ADVANCE DIRECTIVES: Physicians Fail Communication Test
A study published in the Annals of Internal Medicine indicates that physicians inadequately discuss end-of-life decisions with their patients, the Pittsburgh Post-Gazette reports (Voas, 9/16). A research group led by Dr. James Tulsky of Durham VA Medical Center tape-recorded 56 conversations between physicians and their elderly or seriously ill patients at clinics in Durham, NC, and Pittsburgh, PA. The study found that physicians discussed advance directives with their patients for an average of five minutes, with the physicians dominating the conversations for two-thirds of the duration. The study group further found that physicians used "vague language" to convey varying degrees of illness, failed to explore patients' preferences or definitions of common responses and often described treatment options in complex medical jargon without providing further explanation. In addition, physicians presented extreme scenarios that did not elicit patients' views about the less clear-cut scenarios that are more common when terminal decisions are made (Annals of Internal Medicine release, 9/15).

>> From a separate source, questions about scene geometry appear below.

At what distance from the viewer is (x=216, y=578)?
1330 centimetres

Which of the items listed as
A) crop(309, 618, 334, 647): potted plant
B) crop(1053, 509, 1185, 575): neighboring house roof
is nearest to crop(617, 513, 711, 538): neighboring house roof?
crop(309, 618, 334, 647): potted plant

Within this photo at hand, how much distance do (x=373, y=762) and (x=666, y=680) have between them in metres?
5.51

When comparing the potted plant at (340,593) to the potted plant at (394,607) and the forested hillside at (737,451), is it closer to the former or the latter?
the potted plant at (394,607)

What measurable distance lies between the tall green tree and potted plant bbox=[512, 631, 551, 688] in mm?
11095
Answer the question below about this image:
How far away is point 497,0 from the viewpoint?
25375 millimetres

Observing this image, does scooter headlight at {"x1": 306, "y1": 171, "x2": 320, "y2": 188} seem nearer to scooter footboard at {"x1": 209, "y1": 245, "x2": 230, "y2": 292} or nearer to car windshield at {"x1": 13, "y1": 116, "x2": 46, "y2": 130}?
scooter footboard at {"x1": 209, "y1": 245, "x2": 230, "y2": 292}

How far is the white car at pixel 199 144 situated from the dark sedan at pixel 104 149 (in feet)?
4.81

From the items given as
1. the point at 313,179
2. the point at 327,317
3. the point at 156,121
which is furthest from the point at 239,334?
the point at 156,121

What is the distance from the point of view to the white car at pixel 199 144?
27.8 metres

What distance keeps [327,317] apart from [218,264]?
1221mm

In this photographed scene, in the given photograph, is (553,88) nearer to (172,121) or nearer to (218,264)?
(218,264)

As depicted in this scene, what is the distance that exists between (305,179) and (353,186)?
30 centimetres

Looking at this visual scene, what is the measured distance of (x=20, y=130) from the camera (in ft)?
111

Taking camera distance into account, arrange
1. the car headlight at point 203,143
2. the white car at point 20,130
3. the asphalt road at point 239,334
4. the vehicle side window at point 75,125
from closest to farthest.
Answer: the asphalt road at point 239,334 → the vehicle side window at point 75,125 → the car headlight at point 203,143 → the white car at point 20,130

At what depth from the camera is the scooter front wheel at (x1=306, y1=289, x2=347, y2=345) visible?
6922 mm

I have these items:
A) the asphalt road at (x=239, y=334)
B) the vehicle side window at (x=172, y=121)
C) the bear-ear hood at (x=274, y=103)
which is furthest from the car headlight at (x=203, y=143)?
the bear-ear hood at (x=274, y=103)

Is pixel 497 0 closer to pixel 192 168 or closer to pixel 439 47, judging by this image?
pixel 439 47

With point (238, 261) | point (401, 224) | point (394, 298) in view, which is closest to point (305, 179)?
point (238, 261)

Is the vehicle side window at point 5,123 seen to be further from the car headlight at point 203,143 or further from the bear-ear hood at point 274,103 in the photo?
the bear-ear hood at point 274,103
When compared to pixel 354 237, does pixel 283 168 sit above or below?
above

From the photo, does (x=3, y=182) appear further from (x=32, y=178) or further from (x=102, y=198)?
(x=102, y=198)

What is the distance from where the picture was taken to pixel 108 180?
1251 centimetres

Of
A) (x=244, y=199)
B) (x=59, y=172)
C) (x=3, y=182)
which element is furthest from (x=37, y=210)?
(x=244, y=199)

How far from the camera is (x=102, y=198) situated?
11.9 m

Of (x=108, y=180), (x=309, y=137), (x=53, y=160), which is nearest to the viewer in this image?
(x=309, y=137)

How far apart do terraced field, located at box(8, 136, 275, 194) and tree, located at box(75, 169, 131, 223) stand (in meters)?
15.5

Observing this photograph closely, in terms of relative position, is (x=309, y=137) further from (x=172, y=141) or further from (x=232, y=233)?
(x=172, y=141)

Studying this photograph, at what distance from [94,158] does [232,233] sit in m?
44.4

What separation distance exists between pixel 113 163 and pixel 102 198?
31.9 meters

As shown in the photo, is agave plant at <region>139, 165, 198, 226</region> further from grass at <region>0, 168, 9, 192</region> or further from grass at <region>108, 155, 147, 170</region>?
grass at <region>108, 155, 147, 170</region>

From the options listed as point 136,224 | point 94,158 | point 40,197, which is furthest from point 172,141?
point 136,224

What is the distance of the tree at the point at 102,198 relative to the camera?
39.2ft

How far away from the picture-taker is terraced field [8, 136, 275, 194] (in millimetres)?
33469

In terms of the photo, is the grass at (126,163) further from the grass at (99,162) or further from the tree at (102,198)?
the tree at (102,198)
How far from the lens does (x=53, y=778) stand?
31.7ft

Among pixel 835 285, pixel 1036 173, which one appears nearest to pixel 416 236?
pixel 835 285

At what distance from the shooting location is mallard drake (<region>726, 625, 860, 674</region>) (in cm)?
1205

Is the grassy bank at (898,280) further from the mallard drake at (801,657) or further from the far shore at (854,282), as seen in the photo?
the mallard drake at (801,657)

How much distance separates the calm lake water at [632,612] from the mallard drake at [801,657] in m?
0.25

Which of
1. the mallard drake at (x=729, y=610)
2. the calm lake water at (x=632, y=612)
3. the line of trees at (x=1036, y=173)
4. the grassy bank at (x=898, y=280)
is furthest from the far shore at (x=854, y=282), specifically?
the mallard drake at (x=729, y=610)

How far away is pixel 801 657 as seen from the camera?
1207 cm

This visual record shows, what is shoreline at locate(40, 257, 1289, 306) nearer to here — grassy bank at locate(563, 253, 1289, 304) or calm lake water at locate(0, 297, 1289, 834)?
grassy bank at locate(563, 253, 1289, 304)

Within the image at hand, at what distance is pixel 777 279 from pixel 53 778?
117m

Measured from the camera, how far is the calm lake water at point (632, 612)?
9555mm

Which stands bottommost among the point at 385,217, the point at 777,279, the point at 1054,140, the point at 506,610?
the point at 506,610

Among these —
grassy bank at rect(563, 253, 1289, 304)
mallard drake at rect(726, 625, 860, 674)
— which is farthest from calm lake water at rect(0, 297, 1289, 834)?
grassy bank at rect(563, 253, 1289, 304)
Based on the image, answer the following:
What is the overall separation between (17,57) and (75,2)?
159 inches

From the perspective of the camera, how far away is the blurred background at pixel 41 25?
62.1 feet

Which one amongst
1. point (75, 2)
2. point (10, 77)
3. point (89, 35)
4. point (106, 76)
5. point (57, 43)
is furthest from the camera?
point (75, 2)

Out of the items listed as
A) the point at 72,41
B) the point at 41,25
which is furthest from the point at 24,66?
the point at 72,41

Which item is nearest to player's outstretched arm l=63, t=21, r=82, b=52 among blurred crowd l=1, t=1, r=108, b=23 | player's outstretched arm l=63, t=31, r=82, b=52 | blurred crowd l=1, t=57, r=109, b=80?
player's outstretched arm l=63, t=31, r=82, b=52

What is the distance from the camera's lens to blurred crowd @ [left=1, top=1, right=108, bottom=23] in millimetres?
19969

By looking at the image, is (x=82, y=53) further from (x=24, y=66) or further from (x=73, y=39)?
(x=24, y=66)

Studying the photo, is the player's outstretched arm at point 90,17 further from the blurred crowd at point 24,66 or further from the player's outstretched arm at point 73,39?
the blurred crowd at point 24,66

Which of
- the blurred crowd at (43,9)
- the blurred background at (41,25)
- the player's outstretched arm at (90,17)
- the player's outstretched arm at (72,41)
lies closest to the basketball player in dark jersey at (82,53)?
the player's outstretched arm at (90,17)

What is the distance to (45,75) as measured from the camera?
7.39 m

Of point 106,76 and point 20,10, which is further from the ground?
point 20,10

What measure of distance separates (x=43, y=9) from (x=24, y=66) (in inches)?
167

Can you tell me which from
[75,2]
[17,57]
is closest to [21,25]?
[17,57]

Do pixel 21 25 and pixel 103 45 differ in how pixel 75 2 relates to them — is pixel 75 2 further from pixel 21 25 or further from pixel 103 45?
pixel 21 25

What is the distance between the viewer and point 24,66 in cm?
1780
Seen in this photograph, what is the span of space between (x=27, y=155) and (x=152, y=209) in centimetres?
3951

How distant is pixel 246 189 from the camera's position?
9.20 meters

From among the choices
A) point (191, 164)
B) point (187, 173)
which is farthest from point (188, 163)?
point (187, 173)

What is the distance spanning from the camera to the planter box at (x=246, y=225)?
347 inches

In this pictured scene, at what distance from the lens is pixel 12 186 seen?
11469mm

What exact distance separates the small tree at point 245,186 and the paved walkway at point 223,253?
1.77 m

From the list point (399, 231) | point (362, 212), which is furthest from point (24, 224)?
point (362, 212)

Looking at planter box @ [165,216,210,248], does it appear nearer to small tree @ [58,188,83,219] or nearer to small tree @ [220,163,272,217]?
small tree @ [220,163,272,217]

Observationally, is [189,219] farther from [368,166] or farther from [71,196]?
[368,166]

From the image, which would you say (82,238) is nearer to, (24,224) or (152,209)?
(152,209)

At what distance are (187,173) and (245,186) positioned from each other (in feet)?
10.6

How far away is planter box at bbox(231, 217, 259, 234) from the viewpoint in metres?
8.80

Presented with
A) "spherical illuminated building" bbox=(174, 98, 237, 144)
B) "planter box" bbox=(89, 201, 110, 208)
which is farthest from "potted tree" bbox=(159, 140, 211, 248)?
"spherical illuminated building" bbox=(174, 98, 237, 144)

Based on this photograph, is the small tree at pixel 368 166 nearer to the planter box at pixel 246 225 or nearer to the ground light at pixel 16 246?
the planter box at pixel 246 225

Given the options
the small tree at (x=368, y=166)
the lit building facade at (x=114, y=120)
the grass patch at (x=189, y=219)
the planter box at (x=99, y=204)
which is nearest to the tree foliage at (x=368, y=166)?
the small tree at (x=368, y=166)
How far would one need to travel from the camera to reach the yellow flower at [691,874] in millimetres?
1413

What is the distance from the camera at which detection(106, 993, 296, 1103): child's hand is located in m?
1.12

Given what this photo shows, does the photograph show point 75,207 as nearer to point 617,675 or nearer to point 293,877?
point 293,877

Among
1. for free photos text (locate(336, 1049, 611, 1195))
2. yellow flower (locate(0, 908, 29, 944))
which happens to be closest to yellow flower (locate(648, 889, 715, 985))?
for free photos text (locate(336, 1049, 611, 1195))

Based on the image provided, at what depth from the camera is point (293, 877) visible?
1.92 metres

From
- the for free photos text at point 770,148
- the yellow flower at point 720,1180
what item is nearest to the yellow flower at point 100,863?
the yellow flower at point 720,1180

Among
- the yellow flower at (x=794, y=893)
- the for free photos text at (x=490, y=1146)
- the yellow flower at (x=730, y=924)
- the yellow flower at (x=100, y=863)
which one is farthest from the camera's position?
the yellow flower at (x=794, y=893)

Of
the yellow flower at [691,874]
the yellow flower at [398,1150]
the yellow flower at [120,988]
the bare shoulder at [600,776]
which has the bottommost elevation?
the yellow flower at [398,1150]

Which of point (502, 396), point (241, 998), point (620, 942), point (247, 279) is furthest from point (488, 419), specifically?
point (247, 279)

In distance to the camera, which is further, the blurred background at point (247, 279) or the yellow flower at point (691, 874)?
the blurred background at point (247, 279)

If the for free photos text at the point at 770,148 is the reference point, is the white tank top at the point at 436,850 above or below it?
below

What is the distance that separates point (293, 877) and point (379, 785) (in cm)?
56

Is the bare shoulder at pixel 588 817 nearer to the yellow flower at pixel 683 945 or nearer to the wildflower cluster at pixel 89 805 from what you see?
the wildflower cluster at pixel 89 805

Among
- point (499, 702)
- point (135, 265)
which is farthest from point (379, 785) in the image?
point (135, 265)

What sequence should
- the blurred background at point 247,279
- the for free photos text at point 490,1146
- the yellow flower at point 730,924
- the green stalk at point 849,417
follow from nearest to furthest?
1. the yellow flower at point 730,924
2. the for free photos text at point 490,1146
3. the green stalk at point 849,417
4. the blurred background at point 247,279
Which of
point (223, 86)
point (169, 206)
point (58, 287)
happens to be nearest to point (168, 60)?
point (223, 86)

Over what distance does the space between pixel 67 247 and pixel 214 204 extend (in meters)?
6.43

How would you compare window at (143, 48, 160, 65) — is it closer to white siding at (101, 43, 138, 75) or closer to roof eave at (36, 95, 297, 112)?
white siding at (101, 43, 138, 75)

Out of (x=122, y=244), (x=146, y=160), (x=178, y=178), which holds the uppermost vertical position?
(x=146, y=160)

Furthermore, the researchers found that the majority of the patient-physician conversations ended without resolution. And while formal advanced directive forms were discussed in 88% of the cases, 45% of physicians "did not instruct patients on how to obtain advance directive forms" (Tulsky et al, Annals of Internal Medicine, 9/15 issue).
Patients In The Dark?
Surprisingly, interviews with the patients immediately following their discussions with the physicians found that 100% of patients said their doctors "did a good job talking about these issues" (AIM release, 9/15). But the study authors emphasized that better communication is needed, despite patients' perceptions. Specifically citing physicians' inability to discuss realistic scenarios with patients, the authors concluded: "A conversation about advance directives that probes no further than dire or reversible scenarios leaves most physicians and families no better off when they confront the more common, less clear-cut predicaments surrounding end-of-life care." The authors noted that most physicians learn how to talk about advance directives and end-of-life care through personal experience, rather than formal training. In addition, "practitioners face severe time pressures," limiting their ability to address advance directives (AIM, 9/15 issue). Tulsky said physicians must improve the quality of these conversations. "Unfortunately," he said, "after discussions such as the ones we observed, patients, families and their physicians may find themselves no better off than if the conversations had never occurred" (AIM release, 9/15).